::: Source document :::
JOEHEWITT.COM

Thoughts on software and life.

Monday June 11

Ajax on the iPhone

I've never seen so many developers not getting it in the wake of a major technological announcement. I nearly wet my pants with excitement when I heard that the iPhone's Safari browser will indeed run full powered JavaScript (aka Ajax) web applications. I expected the reaction across the web to be a resounding cheer, and so I was stunned to find so many people writing this off as a disappointment.

Hello, people! This is HUGE! I mean, when I first heard about the iPhone's browser I assumed it would be hobbled somehow, with limited JavaScript and probably no XMLHttpRequest. The demos on Apple's site always showed the New York Times, which is a static website if ever there was one. To hear that Apple is positioning the iPhone browser not just as a web reader, but as a platform for applications, means that the mobile web can finally start to come to life.
::: Dataset :::
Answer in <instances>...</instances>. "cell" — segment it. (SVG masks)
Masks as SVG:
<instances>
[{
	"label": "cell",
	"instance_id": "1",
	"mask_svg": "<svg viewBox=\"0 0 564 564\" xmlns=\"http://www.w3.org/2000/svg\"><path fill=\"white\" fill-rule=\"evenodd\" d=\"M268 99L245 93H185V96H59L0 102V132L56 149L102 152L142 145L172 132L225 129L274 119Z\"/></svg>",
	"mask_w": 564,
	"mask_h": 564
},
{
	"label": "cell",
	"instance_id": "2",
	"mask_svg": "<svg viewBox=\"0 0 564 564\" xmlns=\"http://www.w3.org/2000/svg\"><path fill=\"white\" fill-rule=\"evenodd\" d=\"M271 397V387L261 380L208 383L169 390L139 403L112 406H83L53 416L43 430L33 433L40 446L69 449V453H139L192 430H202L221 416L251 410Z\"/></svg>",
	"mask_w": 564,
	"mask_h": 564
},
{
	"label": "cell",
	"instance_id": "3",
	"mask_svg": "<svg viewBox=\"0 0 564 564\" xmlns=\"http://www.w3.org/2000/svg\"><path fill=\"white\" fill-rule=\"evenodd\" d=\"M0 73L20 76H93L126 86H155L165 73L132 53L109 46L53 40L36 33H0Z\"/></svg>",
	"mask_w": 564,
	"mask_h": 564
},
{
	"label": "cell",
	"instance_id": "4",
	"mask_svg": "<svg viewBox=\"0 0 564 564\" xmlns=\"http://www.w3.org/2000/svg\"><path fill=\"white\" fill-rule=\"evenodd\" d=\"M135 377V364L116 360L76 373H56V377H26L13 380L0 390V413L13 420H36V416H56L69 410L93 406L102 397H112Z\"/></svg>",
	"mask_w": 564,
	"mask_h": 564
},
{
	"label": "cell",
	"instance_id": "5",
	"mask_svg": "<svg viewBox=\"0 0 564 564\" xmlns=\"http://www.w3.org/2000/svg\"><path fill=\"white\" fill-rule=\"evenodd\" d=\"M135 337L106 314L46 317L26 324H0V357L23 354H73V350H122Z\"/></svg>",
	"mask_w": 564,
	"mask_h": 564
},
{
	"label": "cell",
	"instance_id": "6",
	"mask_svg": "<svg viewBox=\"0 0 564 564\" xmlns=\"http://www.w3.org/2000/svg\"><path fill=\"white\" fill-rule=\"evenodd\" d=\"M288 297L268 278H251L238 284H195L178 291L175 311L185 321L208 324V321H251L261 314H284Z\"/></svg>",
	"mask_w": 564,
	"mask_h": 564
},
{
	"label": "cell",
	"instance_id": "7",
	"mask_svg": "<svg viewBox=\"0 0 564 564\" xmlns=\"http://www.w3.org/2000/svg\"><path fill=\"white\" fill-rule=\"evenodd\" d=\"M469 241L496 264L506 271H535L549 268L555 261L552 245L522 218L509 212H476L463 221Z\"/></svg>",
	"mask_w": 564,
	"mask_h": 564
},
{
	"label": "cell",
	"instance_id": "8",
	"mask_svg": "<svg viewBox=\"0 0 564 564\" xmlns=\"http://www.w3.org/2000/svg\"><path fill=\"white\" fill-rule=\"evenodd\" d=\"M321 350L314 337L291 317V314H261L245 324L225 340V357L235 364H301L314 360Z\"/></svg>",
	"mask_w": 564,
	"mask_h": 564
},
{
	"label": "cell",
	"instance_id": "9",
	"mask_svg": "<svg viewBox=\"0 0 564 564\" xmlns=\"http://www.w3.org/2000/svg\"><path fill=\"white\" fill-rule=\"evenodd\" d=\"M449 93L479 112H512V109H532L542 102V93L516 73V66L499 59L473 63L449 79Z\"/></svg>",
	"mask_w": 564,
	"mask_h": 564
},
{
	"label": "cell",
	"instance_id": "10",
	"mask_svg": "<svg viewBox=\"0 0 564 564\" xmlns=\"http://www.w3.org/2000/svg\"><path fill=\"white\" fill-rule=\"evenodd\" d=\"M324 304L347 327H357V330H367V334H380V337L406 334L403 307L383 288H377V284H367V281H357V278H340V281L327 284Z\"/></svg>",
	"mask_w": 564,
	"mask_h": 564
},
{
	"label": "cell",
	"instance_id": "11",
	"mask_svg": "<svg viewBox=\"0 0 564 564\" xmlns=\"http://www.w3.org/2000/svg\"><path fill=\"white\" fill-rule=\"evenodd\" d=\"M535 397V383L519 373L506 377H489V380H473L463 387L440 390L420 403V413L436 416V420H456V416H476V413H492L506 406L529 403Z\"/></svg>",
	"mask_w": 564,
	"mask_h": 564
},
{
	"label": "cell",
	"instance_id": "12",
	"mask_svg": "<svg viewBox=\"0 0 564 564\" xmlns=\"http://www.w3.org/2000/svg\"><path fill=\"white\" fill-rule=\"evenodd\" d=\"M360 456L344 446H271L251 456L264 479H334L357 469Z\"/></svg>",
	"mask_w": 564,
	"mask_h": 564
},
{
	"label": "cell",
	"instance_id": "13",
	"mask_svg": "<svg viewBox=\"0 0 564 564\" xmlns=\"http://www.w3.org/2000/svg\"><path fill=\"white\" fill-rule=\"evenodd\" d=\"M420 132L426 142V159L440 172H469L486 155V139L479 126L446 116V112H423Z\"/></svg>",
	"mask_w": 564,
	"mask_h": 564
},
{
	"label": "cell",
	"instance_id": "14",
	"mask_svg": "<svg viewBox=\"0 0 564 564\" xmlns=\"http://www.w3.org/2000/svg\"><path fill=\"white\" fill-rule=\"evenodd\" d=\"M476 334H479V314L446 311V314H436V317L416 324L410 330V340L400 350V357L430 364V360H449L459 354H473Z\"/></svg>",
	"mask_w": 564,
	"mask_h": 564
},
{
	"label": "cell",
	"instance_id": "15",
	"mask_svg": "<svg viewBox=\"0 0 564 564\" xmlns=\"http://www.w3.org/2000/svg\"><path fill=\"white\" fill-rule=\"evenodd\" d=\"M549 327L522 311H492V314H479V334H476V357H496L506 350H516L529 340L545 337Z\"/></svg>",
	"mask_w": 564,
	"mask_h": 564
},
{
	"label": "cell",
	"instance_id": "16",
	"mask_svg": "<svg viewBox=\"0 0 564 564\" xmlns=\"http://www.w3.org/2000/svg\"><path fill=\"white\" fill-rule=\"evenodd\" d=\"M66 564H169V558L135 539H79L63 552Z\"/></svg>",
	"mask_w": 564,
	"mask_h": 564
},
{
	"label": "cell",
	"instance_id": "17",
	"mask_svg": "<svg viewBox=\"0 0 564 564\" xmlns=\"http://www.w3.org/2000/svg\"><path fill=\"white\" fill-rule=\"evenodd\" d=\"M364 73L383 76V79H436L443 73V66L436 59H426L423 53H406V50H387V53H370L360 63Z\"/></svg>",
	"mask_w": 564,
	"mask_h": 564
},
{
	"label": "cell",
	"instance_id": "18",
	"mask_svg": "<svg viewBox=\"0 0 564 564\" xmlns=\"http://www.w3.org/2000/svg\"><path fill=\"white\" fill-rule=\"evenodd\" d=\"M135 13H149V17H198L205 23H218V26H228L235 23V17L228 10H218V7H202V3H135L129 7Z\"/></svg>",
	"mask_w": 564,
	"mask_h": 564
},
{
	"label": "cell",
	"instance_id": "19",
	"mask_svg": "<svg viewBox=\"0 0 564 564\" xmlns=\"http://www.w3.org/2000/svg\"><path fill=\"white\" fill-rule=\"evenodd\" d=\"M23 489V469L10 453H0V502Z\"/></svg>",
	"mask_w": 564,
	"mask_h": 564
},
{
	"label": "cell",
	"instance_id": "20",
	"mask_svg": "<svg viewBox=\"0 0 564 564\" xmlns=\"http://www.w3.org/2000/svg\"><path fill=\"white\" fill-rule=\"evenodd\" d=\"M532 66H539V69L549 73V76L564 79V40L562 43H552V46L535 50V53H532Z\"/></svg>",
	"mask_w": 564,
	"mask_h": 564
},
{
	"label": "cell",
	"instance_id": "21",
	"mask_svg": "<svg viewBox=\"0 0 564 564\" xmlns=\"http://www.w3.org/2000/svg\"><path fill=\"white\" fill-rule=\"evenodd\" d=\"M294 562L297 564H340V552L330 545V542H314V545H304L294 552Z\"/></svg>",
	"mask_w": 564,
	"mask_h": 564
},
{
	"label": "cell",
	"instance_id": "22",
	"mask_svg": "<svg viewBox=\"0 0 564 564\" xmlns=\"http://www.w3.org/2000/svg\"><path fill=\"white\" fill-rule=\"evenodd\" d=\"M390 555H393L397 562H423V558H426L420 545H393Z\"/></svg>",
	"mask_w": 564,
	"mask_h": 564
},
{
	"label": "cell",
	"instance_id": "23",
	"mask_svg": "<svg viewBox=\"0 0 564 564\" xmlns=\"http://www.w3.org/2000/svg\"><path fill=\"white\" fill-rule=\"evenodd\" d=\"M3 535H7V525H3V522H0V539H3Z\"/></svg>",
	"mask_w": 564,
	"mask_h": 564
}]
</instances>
:::
Work item:
Rewrite the part of the blog post about Ajax on the iPhone that opens with "Thoughts on software" and closes with "as a disappointment.", replacing "developers" with "programmers". The items are separate material and have no connection to the blog post.

Reply:
Thoughts on software and life.

Monday June 11

Ajax on the iPhone

I've never seen so many programmers not getting it in the wake of a major technological announcement. I nearly wet my pants with excitement when I heard that the iPhone's Safari browser will indeed run full powered JavaScript (aka Ajax) web applications. I expected the reaction across the web to be a resounding cheer, and so I was stunned to find so many people writing this off as a disappointment.